** WHAT IS ASKED **
Render the data below as a Markdown table with a "Row" column numbering each line and a "Line" column holding its text, skipping blank lines. Leave the pictures out.

** EXTRACTED RECORDS **
------------------------------

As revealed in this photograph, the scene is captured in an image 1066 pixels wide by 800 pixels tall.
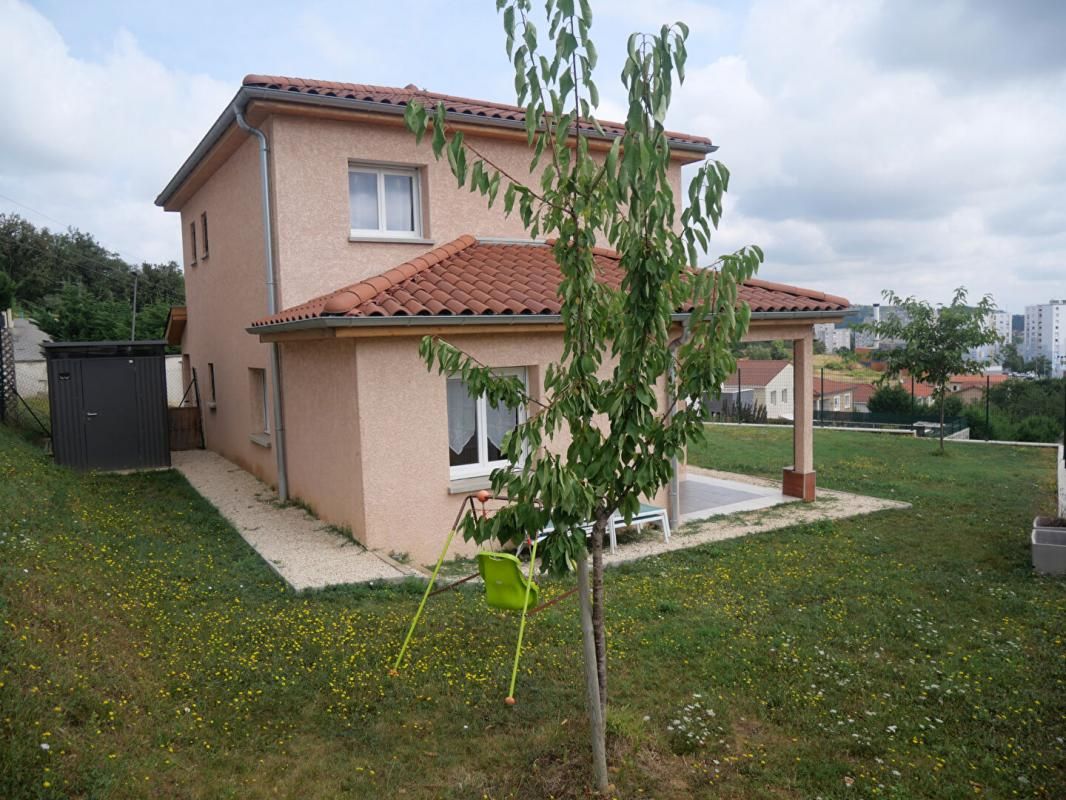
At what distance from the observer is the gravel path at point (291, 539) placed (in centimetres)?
762

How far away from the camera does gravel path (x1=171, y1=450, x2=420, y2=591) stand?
7.62 m

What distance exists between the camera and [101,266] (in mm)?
52875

------------------------------

** SOLUTION BELOW **
| Row | Line |
|---|---|
| 1 | As revealed in this photograph, the scene is captured in an image 1066 pixels wide by 800 pixels tall. |
| 2 | At what distance from the observer is the gravel path at point (291, 539) placed (in centimetres)? |
| 3 | 762 |
| 4 | How far away from the camera does gravel path (x1=171, y1=450, x2=420, y2=591) stand? |
| 5 | 7.62 m |
| 6 | What distance exists between the camera and [101,266] (in mm)? |
| 7 | 52875 |